Before launching a viral campaign that would shake the corporate joint rooms, Elf Beauty faced a family problem: the lack of data and an even greater lack of direction on how to turn that data into action.
To address both, the beauty brand requested the help of Oberland, a creative agency based in New York. After examining more than 35,000 data points aboard diversity, Oberland’s team began asking a son of a different question,
They found inspiration in an infamous 2015 known as “John’s study”, which revealed that more CEO of Fortune 500 were called John than women. “We said:” What happens if we modernize this? What happens if we think about this in terms of joint rooms? “He remembered Kate Charles, director of strategy for Oberland, speaking to Fast companyThe most innovative business summit in New York last week.
The result was irrevening and revealing: a campaign called “so many cocks” to expose a surprising imbalance: there are more men called Dicks in corporate joints than in surrender whole groups.
“We had to break the discomfort,” Charles said. “We wanted to do it in a way that had a shocking statistic like the ‘Juan study’, but also lead a clear call to action.”
“And that is exactly what happened,” added Laurie Lam, brand director of Elf. “We had to do something sticky, something memorable, something disruptive, and it caught fire.”
CEO BUY-IN
While the campaign “Tan Many Dicks” was what really “caught fire”, it is not the first piece of a larger initiative that the company has called “changing the table game,” LAM told the audience during the panel discussion. The company based in Oakland, California, recently celebrated 25 consecutive quarters of net sales growth, said, so the campaign also connects what adopted diversity is like in a company and joint room. he Something profitable to do.
Lam accredited the ELF CEO, Tarang Amin, with leading the cause by fundamentally understanding why it is so important to defend diversity and ensure that it is not a “type of verification box”, but the spirit and central purpose of a company. And, in that way, it is not diffusion to achieve diversity if there is intentionality, he said.
“Every day, we walk that talk,” Lam said. “It is rooted in the culture of who we are, everything is important, that we are rooted in positivity, inclusiveness and accessibility. That makes it easy.”
Importance of messaging
Of course, there are long -standing efforts and more recent centered on diversity, which Charles said it is “strange”, given the results.
“There are so many evidence to show that when you have a diverse joint, several leadership, a diverse base, that you are successful, are more profitable, including cocks,” he added. “It’s really good for everyone.”

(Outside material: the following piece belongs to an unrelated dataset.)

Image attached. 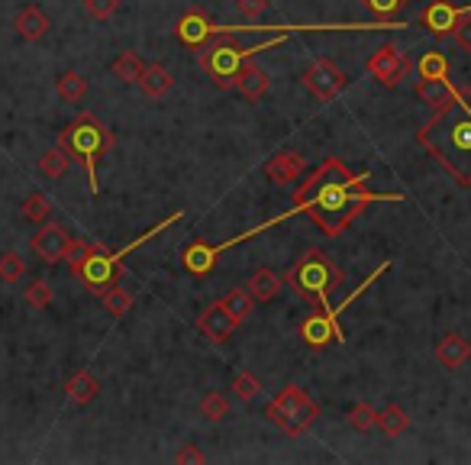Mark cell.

But the message also mattered. The campaign could have called “too many cocks” or “Don’t be an idiot,” Charles shared. But opting for “so many cocks” was very intentional, along with a subtitle that says: “very few of all others.”
The goal was to be inclusive. “We wanted to make sure that people felt good about this and that they do not feel as if they were bees, which were called,” Charles said. “And we wanted other organizations to say:” I want to be part of that. ”
Future of Dei
For a duo that has put his mus energy behind supporting diversity, it could be a surprise that Neith Lam or Charles think that the acronym ofi, abbreviation of diversity, equity and inclusion, is necessary to advance the effects.
“I don’t think it should be acronym,” Lam told the audience. “I think it’s just a way of modeling a culture that includes everyone and stops creating a kind of lines in the sand who is.”
Part of the problem, Charles added, is that the acronym has been armed as a term that is “attacking meritocracy”, and it could be good to decoupling his words. “People, and certainly leaders and brands, believe in diversity: they believe in equity, and believe the inclination.”
And by showing the impact that diversity can have on the performance of a company, the more Bee Quo can be, and something other companies want to emulate, women said.
“We do not have a department of Dei. It does not exist at eleven because it exists in each employee,” Lam said. “It is the work of each employee to live the truth of the company.”